In a virtual environment, students practice the public-forum style of debate, preparing to compete in teams of two vs. two. In small groups of four students, coaches help students with articulation drills, impact weighing, crossfires, debate rounds, and speech structure with an emphasis on both tone and delivery.
Our champion debaters will tell you that one of the most challenging tasks is learning to adapt to different judges. They hope to be assigned to an experienced debater who tracks all the arguments. The real challenge is when the metrics aren't as clear; when the outcome of the round is decided by someone with limited to no debate experience.
As Brandon explains it, "Of course, judges all have their specific preferences, but adapting to your judge can be key to winning a debate. For example, a lay judge might say that they vote off arguments, but if you speak well, you can really turn them over to your side."
Brandon, Public Forum
Megan on the affirmative side debating the resolve: The European Union should join the Belt and Road Initiative.

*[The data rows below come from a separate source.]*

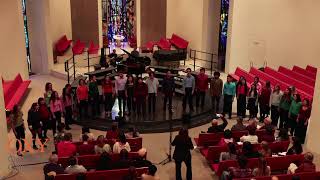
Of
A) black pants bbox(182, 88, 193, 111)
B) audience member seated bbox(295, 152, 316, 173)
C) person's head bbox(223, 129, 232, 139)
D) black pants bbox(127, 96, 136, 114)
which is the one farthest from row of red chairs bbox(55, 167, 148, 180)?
black pants bbox(182, 88, 193, 111)

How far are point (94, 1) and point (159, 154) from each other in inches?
482

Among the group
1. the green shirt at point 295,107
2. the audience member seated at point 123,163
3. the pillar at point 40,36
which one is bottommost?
the audience member seated at point 123,163

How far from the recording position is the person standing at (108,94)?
13.3 meters

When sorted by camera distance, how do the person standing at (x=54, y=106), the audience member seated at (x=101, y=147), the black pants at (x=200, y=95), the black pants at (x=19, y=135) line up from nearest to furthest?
1. the audience member seated at (x=101, y=147)
2. the black pants at (x=19, y=135)
3. the person standing at (x=54, y=106)
4. the black pants at (x=200, y=95)

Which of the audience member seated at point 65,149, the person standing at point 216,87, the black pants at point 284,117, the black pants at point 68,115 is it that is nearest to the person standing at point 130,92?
the black pants at point 68,115

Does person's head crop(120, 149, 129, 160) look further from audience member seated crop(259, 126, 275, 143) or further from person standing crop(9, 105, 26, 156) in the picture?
audience member seated crop(259, 126, 275, 143)

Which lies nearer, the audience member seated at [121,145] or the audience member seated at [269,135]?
the audience member seated at [121,145]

As she explains, “It was a grueling day of competition. I did my best to help my opponents understand the geopolitical problems from my perspective while still being open to the points they made that added value to the conversation. Debate is a tough balancing act, and sometimes you have to make concessions to help move the conversation forward.”
Megan, 6th grade
An added value of debate is the analytical skills that students develop along the way. It’s a life skill that transcends to every aspect of their lives. When we asked Adrian what he was thinking as this picture was taken, his response “My opponent was completely contradicting himself.”